El premio era goloso. E importante. Los dos equipos lo sabían. Por eso actuaron como actuaron. Porque siempre o casi siempre lo hacen así. Y porque su forma de proceder cobraba ayer una relevancia extra. Real y Celta arriesgaron en la salida de balón. Presionaron muy arriba cuando no lo tenían. Y rebosaron electricidad en las disputas de la medular cada vez que un esférico quedaba dividido. El objetivo no consistía en marcar gol. Residía simplemente en atacar, ya que el mero hecho de lograrlo implicaba por sí mismo estar muy cerca de celebrar un tanto. La explicación, sencilla: se enfrentaban dos equipos tan peligrosos en lo ofensivo como desequilibrados a la hora de proteger a sus porteros.

La teoría previa decía que Eusebio y Unzué alineaban en los extremos derechos a Canales y a Iago Aspas. En la práctica, no hubo nada más lejos de la realidad. Cántabro y gallego jugaron por dentro, haciendo daño a la espalda de los pivotes, y dirigiendo los avances de Real y Celta. Los txuri-urdin, más pausados y elaborados. Los celestes, más directos. Aunque poco importaba el cómo. Cuando las cartas quedaban marcadas, cuando se sabía quién atacaba y quién defendía, las delanteras tenían las de ganar.

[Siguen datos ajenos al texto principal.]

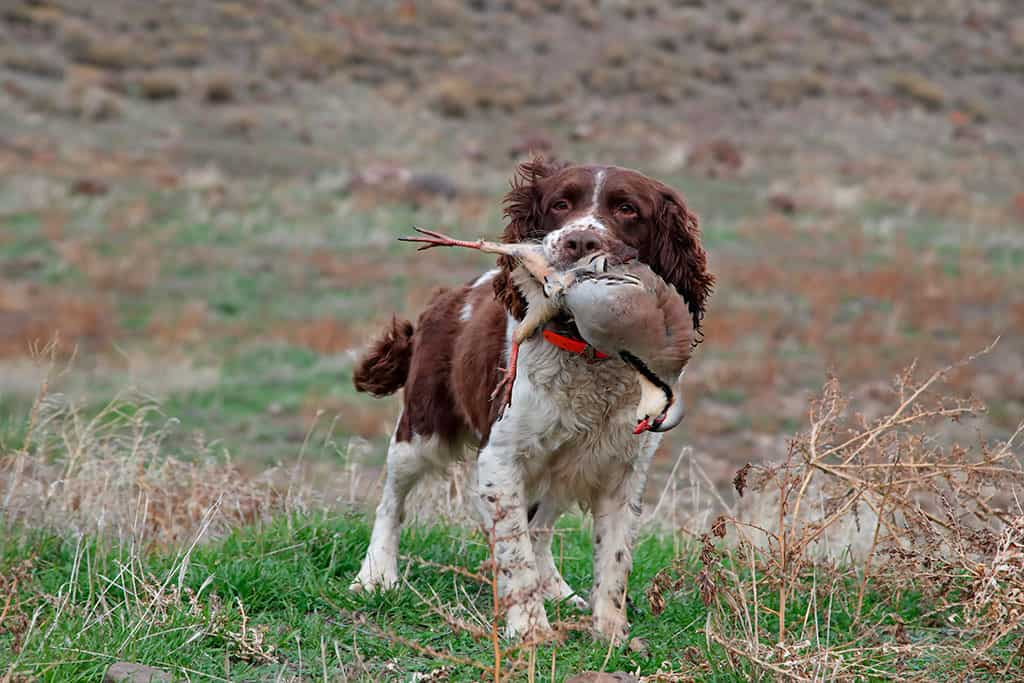 hunting dogs img 04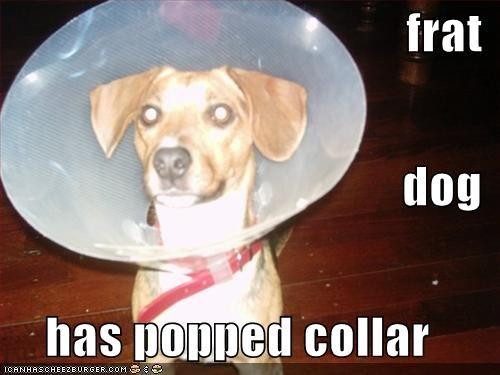 jack russel terrier - 644687616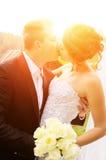 Newlyweds kiss on nature Stock Photography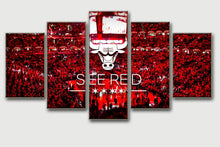 Chicago Bulls - The Force Gallery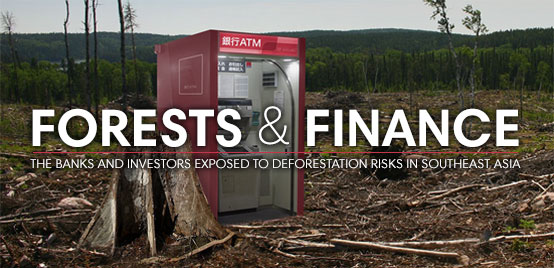Forests & Finance - The banks and investors exposed to deforestation risks in Southeast Asia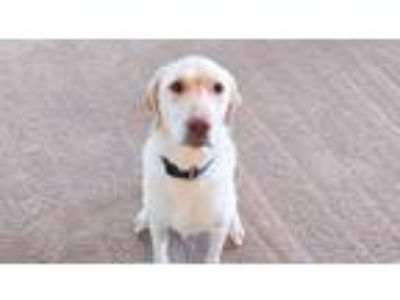 Adopt Charlie a Tan/Yellow/Fawn Labrador Retriever / Mixed dog in San Antonio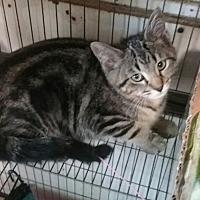 Adopt A Pet :: Ivy Rose - Bay City, MI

Lástima que la Real no aprovechara antes del descanso un panorama que, en líneas generales, le otorgó más opciones que al Celta, penalti incluido. Y es que la película cambió en la segunda parte, disputada, comprensiblemente, a un ritmo inferior. El rival apretó menos. Esperó más y con más gente. Y a los nuestros les costó encontrar los pasillos interiores y las superioridades del inicio. Controlaron bien, eso sí, las amenazantes contras gallegas. Hasta que defendieron mal un córner. Cruel derrota. No estamos para tirar cohetes. Pero todo nos pasa. Una cosa no quita la otra.